Mr. Seabrook, did you ever ask Rechnitz if he invested in Platinum or how much he was getting to make the shidduch (broker the transaction)?
There’s more to the story of Huberfeld and Platinum. For that we will need to introduce Mark Nordlicht (another philanthropist) and the “scheme to profit from the imminent deaths of terminally ill patients.” For now we have the CliffNotes version.
The Wall Street Journal reports:
April 14, 2016
“Jona Rechnitz, a Brooklyn real-estate investor, referred Norman Seabrook, the president of the Correction Officers’ Benevolent Association, to Platinum Partners, the people said.”
“The investment put a large percentage of the union’s money in a firm that has had a mixed stretch. Platinum generally has reported steady returns. Last December it blocked investors from withdrawing some of their money in one fund that contains hard-to-sell assets, according to people familiar with the matter. Such moves have been rare in the hedge-fund world since the financial crisis.”
“Last year, prosecutors subpoenaed the correction officers’ union for an array of financial and travel records involving Mr. Seabrook, including the circumstances around the union’s investment in a hedge fund.
The New York Times reported at the time that Platinum and a subsidiary, Centurion Credit Management, were cited in that investigation. Reuters reported the union investment in Platinum earlier this week.
Mr. Rechnitz had ties to Platinum at the time of the investment, according to people familiar with the matter.

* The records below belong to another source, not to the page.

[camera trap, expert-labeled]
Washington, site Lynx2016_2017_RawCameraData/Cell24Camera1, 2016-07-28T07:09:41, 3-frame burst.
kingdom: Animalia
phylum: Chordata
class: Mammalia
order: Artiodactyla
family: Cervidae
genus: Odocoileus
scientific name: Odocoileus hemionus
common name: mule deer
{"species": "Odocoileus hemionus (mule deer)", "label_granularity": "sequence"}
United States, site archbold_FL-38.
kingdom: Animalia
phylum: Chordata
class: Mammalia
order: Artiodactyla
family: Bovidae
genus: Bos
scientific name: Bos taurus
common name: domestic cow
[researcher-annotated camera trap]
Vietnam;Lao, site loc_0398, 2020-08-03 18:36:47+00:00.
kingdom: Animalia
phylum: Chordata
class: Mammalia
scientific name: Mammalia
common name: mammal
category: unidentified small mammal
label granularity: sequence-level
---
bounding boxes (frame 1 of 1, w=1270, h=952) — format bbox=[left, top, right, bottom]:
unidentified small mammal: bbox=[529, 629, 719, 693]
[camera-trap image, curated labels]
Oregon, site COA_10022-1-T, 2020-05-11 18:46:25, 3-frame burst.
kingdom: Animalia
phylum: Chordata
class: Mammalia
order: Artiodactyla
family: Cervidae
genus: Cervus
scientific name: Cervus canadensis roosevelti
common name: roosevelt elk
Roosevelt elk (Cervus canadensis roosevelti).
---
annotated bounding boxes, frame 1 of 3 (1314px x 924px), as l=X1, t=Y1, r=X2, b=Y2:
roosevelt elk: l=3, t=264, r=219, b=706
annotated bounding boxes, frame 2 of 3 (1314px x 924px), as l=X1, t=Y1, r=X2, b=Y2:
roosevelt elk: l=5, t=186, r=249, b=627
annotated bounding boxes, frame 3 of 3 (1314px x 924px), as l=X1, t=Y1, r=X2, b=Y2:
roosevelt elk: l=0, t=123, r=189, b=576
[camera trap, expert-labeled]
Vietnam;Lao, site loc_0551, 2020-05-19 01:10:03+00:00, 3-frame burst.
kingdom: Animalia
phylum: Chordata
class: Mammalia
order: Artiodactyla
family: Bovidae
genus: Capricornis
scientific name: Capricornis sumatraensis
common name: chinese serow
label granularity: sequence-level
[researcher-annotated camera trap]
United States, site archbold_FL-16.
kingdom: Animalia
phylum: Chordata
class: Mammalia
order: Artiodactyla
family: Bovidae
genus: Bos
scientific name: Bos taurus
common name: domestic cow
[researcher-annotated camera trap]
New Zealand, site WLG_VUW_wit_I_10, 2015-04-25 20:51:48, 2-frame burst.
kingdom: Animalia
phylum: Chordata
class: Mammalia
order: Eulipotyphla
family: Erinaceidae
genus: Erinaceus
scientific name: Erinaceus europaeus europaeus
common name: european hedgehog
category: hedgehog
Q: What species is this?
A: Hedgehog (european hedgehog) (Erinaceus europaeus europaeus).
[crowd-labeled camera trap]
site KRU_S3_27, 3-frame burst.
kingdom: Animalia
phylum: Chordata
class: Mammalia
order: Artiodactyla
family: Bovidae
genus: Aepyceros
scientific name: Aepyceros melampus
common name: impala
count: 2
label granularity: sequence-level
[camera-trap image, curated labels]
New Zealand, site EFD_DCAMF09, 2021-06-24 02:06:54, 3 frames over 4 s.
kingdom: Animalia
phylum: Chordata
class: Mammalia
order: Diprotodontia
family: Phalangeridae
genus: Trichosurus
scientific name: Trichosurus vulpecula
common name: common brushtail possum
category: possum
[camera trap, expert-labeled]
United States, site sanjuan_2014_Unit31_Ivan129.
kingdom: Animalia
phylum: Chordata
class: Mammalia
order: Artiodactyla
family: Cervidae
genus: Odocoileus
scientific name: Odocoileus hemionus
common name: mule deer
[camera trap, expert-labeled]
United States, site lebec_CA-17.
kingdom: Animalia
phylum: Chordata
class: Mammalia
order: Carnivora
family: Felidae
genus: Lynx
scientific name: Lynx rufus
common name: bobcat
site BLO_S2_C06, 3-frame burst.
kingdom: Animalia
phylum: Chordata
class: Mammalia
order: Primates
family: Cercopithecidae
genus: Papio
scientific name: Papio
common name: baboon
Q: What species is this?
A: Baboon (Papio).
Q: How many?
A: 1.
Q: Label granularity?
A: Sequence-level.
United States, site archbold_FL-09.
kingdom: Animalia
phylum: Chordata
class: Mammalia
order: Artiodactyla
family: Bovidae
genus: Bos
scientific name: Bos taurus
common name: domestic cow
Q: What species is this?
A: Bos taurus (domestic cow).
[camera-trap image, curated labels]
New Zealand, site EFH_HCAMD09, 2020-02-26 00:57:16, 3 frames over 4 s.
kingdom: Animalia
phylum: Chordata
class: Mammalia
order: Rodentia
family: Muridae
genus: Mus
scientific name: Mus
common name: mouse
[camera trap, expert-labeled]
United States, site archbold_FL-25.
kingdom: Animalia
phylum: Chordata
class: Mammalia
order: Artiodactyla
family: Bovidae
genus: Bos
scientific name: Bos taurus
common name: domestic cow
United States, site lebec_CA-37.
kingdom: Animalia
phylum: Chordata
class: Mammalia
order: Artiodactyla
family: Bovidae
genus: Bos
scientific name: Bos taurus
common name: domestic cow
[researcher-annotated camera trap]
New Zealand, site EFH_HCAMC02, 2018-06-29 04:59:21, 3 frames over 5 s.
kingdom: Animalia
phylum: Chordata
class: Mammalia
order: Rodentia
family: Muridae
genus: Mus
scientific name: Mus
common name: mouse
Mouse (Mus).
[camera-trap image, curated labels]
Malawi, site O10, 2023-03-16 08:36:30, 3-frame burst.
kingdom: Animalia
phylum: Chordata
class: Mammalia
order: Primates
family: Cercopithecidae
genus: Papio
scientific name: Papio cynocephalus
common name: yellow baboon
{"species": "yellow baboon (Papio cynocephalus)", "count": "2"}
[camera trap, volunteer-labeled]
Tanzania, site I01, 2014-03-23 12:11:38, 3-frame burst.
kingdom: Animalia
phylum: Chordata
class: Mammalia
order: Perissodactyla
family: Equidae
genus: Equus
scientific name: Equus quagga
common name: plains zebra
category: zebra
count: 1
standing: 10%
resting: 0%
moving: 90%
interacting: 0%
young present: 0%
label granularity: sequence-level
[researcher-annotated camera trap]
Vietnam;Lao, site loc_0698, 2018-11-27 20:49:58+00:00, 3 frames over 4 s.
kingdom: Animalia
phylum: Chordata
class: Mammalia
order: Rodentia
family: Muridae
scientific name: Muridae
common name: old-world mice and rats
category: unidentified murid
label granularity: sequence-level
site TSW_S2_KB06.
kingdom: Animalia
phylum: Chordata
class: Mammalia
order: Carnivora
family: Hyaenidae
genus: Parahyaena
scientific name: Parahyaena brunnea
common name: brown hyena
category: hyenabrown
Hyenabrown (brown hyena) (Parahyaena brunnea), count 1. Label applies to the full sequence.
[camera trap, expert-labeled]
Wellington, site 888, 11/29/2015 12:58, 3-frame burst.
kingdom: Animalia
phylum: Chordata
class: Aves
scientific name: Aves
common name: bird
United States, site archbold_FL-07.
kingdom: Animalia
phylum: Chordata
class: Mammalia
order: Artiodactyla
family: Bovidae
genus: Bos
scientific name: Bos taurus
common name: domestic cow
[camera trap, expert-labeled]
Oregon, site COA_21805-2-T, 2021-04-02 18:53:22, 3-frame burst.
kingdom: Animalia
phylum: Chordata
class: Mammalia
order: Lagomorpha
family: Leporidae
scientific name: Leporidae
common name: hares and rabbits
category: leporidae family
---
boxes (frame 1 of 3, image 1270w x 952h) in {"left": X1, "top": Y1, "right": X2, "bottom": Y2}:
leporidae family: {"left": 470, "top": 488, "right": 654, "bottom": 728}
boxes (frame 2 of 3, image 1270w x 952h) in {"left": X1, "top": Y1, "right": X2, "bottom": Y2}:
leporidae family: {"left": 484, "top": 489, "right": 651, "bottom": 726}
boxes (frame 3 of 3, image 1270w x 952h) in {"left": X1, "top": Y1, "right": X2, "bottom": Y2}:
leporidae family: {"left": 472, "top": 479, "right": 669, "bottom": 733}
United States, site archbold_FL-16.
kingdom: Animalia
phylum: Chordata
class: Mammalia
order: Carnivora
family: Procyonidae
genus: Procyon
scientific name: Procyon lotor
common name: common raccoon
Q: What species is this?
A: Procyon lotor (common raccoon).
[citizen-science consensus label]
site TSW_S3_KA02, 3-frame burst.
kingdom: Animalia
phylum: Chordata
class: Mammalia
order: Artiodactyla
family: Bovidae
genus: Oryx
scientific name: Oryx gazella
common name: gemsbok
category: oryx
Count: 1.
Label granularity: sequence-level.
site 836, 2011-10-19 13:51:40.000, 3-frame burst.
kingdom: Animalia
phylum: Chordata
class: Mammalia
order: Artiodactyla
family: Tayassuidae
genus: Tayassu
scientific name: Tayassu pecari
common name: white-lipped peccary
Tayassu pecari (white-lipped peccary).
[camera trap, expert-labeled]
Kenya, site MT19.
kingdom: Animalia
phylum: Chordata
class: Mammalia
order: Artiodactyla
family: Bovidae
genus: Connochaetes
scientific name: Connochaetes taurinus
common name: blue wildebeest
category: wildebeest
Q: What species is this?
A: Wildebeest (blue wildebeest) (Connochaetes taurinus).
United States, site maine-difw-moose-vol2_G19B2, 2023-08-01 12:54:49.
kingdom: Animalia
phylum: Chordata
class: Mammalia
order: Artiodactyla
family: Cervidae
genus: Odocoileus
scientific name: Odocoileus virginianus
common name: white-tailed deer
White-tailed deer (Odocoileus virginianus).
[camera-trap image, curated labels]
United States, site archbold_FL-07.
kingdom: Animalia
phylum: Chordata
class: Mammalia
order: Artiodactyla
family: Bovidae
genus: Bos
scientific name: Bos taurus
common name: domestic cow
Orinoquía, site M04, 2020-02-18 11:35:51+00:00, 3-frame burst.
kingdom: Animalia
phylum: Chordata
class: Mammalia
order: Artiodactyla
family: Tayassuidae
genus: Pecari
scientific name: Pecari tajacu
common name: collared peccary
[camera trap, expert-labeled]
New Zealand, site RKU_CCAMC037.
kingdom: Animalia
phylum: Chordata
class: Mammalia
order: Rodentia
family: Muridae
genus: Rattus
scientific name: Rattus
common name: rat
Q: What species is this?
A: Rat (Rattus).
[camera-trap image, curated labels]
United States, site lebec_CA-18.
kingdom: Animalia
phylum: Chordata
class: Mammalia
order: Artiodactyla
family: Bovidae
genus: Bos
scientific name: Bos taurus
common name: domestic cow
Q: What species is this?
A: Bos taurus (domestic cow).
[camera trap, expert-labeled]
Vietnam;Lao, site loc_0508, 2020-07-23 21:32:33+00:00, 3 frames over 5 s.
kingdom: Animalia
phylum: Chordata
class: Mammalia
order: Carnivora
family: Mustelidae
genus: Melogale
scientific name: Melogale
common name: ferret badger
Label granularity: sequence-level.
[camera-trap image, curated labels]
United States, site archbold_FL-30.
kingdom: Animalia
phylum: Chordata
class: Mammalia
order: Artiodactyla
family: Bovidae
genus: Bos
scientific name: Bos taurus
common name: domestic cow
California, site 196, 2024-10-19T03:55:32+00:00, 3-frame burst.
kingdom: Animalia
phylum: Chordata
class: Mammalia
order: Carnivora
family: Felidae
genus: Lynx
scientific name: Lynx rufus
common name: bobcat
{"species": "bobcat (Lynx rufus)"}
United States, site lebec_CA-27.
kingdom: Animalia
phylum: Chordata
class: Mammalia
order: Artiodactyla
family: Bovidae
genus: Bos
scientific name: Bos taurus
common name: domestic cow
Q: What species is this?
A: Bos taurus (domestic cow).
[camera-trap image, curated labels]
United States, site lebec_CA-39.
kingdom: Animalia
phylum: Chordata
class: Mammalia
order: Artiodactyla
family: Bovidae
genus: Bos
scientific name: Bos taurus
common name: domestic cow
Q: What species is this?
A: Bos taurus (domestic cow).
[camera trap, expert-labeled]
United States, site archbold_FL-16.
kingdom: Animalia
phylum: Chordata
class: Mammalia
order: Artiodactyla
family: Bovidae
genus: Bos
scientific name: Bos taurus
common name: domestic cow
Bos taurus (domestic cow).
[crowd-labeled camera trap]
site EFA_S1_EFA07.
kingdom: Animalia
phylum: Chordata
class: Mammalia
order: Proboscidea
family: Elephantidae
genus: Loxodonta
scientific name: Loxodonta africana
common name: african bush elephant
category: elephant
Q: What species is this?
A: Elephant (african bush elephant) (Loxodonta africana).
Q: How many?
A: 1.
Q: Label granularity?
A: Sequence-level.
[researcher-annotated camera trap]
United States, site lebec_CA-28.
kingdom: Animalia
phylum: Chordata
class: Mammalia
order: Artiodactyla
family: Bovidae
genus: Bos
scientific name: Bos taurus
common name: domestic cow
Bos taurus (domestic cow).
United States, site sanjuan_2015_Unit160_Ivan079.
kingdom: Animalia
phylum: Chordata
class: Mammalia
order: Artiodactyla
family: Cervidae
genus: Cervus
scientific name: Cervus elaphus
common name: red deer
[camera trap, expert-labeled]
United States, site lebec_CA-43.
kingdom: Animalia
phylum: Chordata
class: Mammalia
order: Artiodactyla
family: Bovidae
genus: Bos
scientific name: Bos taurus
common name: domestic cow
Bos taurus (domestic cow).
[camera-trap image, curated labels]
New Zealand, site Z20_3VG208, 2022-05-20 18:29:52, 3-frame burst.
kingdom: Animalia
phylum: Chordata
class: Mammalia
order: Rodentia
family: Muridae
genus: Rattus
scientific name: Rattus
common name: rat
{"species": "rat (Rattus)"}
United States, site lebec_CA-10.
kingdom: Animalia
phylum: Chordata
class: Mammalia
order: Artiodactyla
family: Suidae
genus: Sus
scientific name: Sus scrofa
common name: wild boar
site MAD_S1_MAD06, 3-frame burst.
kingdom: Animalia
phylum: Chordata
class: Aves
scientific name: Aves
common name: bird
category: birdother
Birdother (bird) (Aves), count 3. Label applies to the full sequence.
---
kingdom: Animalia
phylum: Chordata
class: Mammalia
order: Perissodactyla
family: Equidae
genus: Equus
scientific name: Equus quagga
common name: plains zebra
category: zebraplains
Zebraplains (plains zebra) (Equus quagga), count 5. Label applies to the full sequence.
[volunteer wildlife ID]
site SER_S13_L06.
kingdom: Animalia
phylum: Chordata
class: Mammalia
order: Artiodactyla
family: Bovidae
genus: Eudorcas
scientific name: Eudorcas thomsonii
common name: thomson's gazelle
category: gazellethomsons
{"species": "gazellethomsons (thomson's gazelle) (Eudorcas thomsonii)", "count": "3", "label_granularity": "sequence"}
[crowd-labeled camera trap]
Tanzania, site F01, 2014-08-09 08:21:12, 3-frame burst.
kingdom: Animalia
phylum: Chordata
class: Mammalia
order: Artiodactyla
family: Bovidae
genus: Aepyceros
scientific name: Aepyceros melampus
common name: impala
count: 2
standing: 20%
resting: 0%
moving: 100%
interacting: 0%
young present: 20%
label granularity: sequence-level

Centurion’s founder, Murray Huberfeld, ran Platinum’s credit fund until several years ago, was a part-owner of the firm and remains an investor in Platinum. Mr. Huberfeld and Mr. Rechnitz are acquainted through Jewish philanthropic circles, the people said.
Platinum employs an unusual strategy among hedge funds. Rather than bet solely on stocks or bonds, it says its investments include loans secured by life-insurance policies, esoteric energy markets and financing deals tied to litigation.
Mr. Rechnitz isn’t listed in Platinum’s public investment-adviser registration as an official marketer for the firm. It isn’t clear if he was paid or otherwise compensated for the union referral.
The federal probe has examined, among other things, a Manhattan civil suit filed in 2015 by a former union executive, William Valentin, according to people familiar with the matter. Mr. Valentin alleged that he was pushed out of the union’s leadership after he raised questions about Mr. Seabrook’s investment of $10 million of union money into an unnamed hedge fund that he said was in financial distress.”